Indica si cada afirmación coincide con el texto de lectura: (a) el gobierno se retira de la Organización Mundial de la Salud; (b) la Corte Penal Internacional emitió una orden de detención contra Donald Trump; (c) Carlos I fue el último monarca de los Habsburgo. Responde sí o no y cita las palabras del texto que lo deciden.

Texto de lectura ▸
====================
El Imperio se autodestruye

Por Chris Hedges*
Los multimillonarios, fascistas cristianos, estafadores, psicópatas, imbéciles, narcisistas y pervertidos que se han hecho con el control del Congreso, la Casa Blanca y los tribunales, están canibalizando la maquinaria del Estado. Estas heridas autoinfligidas, características de todos los imperios tardíos, paralizarán y destruirán los tentáculos del poder. Y entonces, como un castillo de naipes, el Imperio se derrumbará
Cegados por la arrogancia, incapaces de comprender la disminución del poder del Imperio, los mandarines de la administración Trump se han retirado a un mundo de fantasía donde los hechos duros y desagradables ya no les molestan. Balbucean absurdos incoherentes mientras usurpan la Constitución y sustituyen la diplomacia, el multilateralismo y la política por amenazas y juramentos de lealtad. Agencias y departamentos, creados y financiados por leyes del Congreso, se están esfumando.
Eliminan informes y datos gubernamentales sobre el cambio climático y abandonan el Acuerdo Climático de París. Se retiran de la Organización Mundial de la Salud. Sancionan a funcionarios que trabajan en la Corte Penal Internacional, que emitió órdenes de detención contra el primer ministro israelí, Benjamin Netanyahu, y el exministro de Defensa Yoav Gallant por crímenes de guerra en Gaza. Sugirieron que Canadá se convirtiera en el Estado número 51. Han formado un grupo de trabajo para «erradicar los prejuicios anticristianos». Piden la anexión de Groenlandia y la toma del Canal de Panamá. Proponen la construcción de complejos turísticos de lujo en la costa de una Gaza despoblada bajo control estadounidense que, de llevarse a cabo, haría caer a los regímenes árabes apuntalados por Estados Unidos.
Los gobernantes de todos los imperios tardíos, incluidos los emperadores romanos Calígula y Nerón o Carlos I, el último monarca de los Habsburgo, son tan incoherentes como el Sombrerero Loco, pronunciando comentarios sin sentido, planteando acertijos incontestables y recitando ensaladas de palabras de inanidades. Ellos, como Donald Trump, son un reflejo de la podredumbre moral, intelectual y física que asola a una sociedad enferma.
====================
Extracto de datos ▸
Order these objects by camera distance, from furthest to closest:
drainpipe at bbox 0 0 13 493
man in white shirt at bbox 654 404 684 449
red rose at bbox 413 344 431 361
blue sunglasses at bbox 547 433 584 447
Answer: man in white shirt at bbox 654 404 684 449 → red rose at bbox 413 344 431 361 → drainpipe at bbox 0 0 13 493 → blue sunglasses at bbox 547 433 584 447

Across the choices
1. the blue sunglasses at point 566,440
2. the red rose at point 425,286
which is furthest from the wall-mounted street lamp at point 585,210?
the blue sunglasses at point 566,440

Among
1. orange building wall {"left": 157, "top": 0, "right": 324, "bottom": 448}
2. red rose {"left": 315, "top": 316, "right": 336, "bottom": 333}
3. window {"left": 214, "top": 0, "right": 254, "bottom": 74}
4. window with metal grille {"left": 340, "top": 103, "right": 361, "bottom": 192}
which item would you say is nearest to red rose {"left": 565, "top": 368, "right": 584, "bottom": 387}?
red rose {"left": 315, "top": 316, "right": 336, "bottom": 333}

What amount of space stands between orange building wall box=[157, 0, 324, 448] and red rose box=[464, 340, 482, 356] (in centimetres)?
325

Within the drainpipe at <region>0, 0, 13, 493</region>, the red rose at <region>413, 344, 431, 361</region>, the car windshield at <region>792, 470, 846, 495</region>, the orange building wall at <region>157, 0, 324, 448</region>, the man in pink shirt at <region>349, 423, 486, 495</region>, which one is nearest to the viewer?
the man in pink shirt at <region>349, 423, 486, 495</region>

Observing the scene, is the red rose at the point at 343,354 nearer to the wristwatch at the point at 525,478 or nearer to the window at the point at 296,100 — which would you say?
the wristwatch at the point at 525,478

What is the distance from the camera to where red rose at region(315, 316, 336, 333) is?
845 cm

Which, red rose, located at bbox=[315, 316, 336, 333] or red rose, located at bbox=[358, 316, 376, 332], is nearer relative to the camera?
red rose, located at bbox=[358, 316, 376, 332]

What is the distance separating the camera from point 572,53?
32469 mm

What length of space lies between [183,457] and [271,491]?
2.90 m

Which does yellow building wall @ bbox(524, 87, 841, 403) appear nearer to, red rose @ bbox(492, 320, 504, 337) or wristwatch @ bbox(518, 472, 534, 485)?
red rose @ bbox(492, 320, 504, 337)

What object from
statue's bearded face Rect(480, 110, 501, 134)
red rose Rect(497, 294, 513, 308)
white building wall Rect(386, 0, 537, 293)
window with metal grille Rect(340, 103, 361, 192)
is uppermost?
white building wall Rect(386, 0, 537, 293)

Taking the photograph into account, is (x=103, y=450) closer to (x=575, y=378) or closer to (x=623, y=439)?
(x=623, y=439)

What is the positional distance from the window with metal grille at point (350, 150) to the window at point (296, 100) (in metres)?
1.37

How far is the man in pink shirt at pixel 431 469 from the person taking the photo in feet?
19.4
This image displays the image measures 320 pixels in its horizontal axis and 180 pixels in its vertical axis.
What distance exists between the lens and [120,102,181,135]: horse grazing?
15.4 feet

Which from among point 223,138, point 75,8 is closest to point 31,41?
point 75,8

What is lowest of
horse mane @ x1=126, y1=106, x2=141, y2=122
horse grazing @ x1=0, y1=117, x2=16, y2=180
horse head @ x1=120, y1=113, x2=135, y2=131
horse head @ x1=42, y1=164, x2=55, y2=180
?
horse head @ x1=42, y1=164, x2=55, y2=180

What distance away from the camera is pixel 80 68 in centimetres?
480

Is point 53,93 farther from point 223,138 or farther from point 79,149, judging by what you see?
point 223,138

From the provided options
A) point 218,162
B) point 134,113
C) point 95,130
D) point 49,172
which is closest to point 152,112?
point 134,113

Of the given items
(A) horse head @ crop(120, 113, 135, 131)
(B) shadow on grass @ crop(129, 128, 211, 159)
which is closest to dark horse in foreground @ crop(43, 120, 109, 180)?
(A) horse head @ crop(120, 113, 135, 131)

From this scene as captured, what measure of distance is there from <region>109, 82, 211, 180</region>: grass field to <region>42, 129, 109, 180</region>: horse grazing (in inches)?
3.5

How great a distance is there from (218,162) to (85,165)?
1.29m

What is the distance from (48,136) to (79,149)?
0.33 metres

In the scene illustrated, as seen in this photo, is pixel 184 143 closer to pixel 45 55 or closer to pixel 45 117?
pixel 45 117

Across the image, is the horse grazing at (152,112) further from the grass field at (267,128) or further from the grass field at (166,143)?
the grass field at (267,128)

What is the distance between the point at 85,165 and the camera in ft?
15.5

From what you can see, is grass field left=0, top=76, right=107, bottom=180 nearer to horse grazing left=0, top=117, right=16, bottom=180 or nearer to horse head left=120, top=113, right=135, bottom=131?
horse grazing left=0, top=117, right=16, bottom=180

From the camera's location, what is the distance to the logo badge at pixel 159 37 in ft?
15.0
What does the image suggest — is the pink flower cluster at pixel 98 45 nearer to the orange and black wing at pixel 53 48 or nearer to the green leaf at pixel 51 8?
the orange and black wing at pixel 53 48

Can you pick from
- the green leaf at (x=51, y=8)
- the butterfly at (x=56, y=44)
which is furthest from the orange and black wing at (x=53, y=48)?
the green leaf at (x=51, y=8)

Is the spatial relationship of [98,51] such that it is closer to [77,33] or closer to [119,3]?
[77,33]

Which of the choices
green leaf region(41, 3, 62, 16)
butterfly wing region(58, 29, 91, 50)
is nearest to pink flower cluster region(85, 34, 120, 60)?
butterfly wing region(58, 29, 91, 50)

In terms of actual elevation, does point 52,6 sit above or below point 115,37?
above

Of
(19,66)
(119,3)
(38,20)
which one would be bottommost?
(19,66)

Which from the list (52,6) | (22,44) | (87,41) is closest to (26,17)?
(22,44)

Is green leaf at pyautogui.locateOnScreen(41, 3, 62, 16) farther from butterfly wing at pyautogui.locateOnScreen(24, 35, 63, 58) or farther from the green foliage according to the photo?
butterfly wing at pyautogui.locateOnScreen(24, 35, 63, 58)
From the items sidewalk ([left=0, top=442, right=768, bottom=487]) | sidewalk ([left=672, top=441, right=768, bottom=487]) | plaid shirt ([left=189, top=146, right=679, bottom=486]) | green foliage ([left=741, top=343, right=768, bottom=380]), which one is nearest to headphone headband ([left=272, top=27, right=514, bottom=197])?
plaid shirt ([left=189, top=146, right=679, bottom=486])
====================
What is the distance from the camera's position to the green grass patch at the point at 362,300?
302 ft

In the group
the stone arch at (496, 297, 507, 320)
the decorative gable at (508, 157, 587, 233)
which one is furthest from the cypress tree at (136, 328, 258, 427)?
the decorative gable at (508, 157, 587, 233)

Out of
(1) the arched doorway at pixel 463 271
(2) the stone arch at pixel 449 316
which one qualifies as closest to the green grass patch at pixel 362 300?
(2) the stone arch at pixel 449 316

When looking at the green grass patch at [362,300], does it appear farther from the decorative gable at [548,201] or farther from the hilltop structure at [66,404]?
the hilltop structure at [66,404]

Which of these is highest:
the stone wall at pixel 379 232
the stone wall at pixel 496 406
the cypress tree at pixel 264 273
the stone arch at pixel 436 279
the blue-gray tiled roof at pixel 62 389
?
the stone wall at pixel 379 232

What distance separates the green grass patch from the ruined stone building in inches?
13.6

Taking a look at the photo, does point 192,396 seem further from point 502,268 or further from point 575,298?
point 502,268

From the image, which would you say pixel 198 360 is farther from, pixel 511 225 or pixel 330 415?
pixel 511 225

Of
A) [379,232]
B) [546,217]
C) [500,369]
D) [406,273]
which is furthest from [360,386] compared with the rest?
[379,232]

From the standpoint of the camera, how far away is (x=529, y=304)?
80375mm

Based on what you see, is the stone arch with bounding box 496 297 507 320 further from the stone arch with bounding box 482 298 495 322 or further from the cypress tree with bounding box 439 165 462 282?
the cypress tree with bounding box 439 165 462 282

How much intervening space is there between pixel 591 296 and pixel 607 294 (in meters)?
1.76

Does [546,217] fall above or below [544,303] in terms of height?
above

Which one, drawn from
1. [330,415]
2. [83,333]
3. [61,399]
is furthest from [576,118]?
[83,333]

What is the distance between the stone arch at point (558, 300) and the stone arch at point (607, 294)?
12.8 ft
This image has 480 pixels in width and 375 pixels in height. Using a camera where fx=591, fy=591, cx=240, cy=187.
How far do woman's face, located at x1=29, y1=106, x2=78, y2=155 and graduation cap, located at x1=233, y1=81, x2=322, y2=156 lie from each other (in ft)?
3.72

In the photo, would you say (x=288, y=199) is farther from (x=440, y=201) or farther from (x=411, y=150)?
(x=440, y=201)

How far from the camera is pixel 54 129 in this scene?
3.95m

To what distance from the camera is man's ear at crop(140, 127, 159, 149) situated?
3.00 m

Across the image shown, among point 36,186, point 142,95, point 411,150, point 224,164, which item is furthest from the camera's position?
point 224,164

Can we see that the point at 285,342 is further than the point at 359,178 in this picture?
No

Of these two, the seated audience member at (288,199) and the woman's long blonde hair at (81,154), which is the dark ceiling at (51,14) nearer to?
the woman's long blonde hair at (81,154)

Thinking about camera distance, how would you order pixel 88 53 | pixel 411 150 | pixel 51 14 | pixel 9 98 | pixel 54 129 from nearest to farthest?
====================
Solución ▸
(a) Sí: «Se retiran de la Organización Mundial de la Salud.»
(b) No: «emitió órdenes de detención contra el primer ministro israelí, Benjamin Netanyahu, y el exministro de Defensa Yoav Gallant»
(c) Sí: «Carlos I, el último monarca de los Habsburgo»